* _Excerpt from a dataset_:
-- Begin --

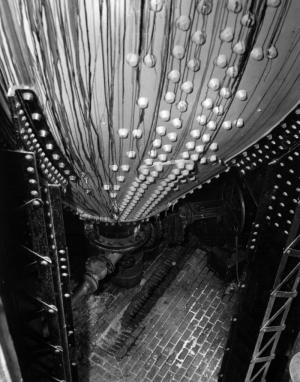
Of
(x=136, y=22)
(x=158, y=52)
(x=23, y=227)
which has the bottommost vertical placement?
(x=23, y=227)

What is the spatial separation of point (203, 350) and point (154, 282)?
57.2 inches

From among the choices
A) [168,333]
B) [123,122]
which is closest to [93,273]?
[168,333]

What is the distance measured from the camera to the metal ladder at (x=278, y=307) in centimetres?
389

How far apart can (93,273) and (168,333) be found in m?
1.84

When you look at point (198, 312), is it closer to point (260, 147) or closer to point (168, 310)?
point (168, 310)

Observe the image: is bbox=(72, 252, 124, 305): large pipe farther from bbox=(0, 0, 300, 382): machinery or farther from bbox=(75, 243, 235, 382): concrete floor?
bbox=(0, 0, 300, 382): machinery

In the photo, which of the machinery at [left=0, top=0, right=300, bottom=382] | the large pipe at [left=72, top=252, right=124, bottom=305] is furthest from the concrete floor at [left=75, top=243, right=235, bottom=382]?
the machinery at [left=0, top=0, right=300, bottom=382]

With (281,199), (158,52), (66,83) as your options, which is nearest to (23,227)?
(66,83)

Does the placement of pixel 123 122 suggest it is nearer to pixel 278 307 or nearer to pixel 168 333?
pixel 278 307

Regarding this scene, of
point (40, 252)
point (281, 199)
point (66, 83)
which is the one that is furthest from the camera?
point (281, 199)

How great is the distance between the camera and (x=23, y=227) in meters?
2.82

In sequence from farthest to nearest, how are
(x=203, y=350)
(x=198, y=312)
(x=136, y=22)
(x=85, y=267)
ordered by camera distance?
1. (x=198, y=312)
2. (x=203, y=350)
3. (x=85, y=267)
4. (x=136, y=22)

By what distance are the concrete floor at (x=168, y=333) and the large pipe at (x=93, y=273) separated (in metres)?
1.12

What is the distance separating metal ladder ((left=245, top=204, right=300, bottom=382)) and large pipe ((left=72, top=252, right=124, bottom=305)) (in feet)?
7.78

-- End --

* _TASK BRIEF_:
Can you quote all of the records above word for word, omitting the pictures?

* _WRITTEN REPLY_:
Of
(x=136, y=22)
(x=158, y=52)
(x=23, y=227)
which has the bottommost vertical placement?
(x=23, y=227)

What is the spatial separation of point (203, 350) and point (154, 282)?
57.2 inches

From among the choices
A) [168,333]
B) [123,122]
which is closest to [93,273]?
[168,333]

What is the distance measured from the camera to the metal ladder at (x=278, y=307) in centimetres?
389

How far apart can (93,273) and (168,333) be found in m?
1.84

When you look at point (198, 312), is it closer to point (260, 147) or closer to point (168, 310)?
point (168, 310)

Observe the image: is bbox=(72, 252, 124, 305): large pipe farther from bbox=(0, 0, 300, 382): machinery or farther from bbox=(75, 243, 235, 382): concrete floor?
bbox=(0, 0, 300, 382): machinery

In the photo, which of the machinery at [left=0, top=0, right=300, bottom=382] | the large pipe at [left=72, top=252, right=124, bottom=305] is furthest from the concrete floor at [left=75, top=243, right=235, bottom=382]?
the machinery at [left=0, top=0, right=300, bottom=382]

With (281,199), (158,52), (66,83) as your options, which is nearest to (23,227)?
(66,83)

Does the placement of pixel 123 122 suggest it is nearer to pixel 278 307 or nearer to pixel 168 333?
pixel 278 307

Regarding this scene, of
point (40, 252)
point (281, 199)
point (66, 83)
which is the one that is furthest from the camera?
point (281, 199)

How great is the distance between the camera and (x=23, y=227) in meters?
2.82

In sequence from farthest to nearest, how are
(x=203, y=350)
(x=198, y=312)
(x=136, y=22)
(x=85, y=267)
ordered by camera distance?
1. (x=198, y=312)
2. (x=203, y=350)
3. (x=85, y=267)
4. (x=136, y=22)

By what distance are the concrete floor at (x=168, y=333) and the large pipe at (x=93, y=273) separated (in metres)?
1.12

What is the distance separating metal ladder ((left=245, top=204, right=300, bottom=382)) and large pipe ((left=72, top=252, right=124, bottom=305)) (in feet)?
7.78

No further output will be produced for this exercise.